Monday, September 03, 2012

Hopes for an Overnight Success in Four Years

Four years ago this week, I walked out of my comfortable office on Sunset Boulevard for the last time. A month before, I'd given my boss 30 days' notice, making the conscious decision to leave a well-paying job that would've led to a very successful, lucrative career in film marketing. I'd already bought a round-the-world airline ticket and a video camera.

As I left the sleek, brown glass and steel headquarters of the Directors Guild of America, with its windows that didn't open, and circulated air that made me and nearly everyone else in my office sneeze, I felt the enormous weight of uncertainty bearing down on me. But I also felt relief. I didn't have to help sell films I didn't care anything about simply for the sake of a paycheck and health benefits.

The distribution company that I worked for is a good company; it continues to do very well. Everybody there - including the bosses - are still friends. But I was bored. I worked in the TV and film business for most of my career, but had never known what it was to commute to a desk with a computer on it every day and do the same tasks day-in and day-out until my late 20s. There were some perks, for sure, but none worth the nerve-dulling, monotonous boredom.

I had no idea what I was going to do with the camera. I had a loose daydream that I would use it to film a hosting reel during my travels. I wanted to work in the kind of television I liked to watch and that inspired me: documentary series, a la Discovery Channel-style programming. I'd make a reel, maybe a short web series, and try to find an agent and weasel my way into hosting a real travel show someday. Or become the female Mike Rowe. Blend some of my favorite things, namely, educational TV that's also entertaining, and experiencing new parts of the globe and different cultures.

My then-boyfriend, a brilliant television editor, volunteered to edit the footage I brought back, which was exceedingly kind of him since I left him behind for two months and traveled around the world on my own. (Dodging come-ons from men in every country I visited.)

The footage that he saved (since I had no idea how to film anything), turned into The Peregrine Dame, a small web series that got mediocre views, and didn't even bring me an agent. My boyfriend and I, and then just I, worked on it for another three years off-and-on around other jobs in TV, then around going to school to study journalism.

In 2011, I edited the third season of the series, and washed my hands of it. I put some money into advertising and then let it go, just looking to monetize the existing work. It would live on, and I was proud of it, but few people were watching and I had only made a few dollars back. I decided to learn to write so I could travel and sell articles rather than videos. It's just a hell of a lot less work that way. And I don't have to put makeup on every morning I'm out there.

Just as I made the decision to leave it alone indefinitely, I got an email from a woman in acquisitions at a tiny start-up travel and adventure network called The Venture Channel.

A year-and-a-half after resolving to stop working on TPD, The Venture Channel is about to launch in four countries, with another half-dozen in the works. China is coming online any day now, and India will go up October 1st, if all goes according to plan. The Peregrine Dame looks to be one of Venture's anchor shows, and the CEO of the network and I have grand plans.

• Material
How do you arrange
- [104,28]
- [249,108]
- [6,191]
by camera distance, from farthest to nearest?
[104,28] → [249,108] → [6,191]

• Actions to take
• a. In the blog post, what had the writer already bought before leaving the office job?
• b. Please lay out every line of the records as a Markdown table with the columns Nr and Line, one row per line, skipping blank lines.
The blog post and the records are unrelated material.

• Completed exercise
• a. A round-the-world airline ticket and a video camera.

• b.
| Nr | Line |
|---|---|
| 1 | How do you arrange |
| 2 | - [104,28] |
| 3 | - [249,108] |
| 4 | - [6,191] |
| 5 | by camera distance, from farthest to nearest? |
| 6 | [104,28] → [249,108] → [6,191] |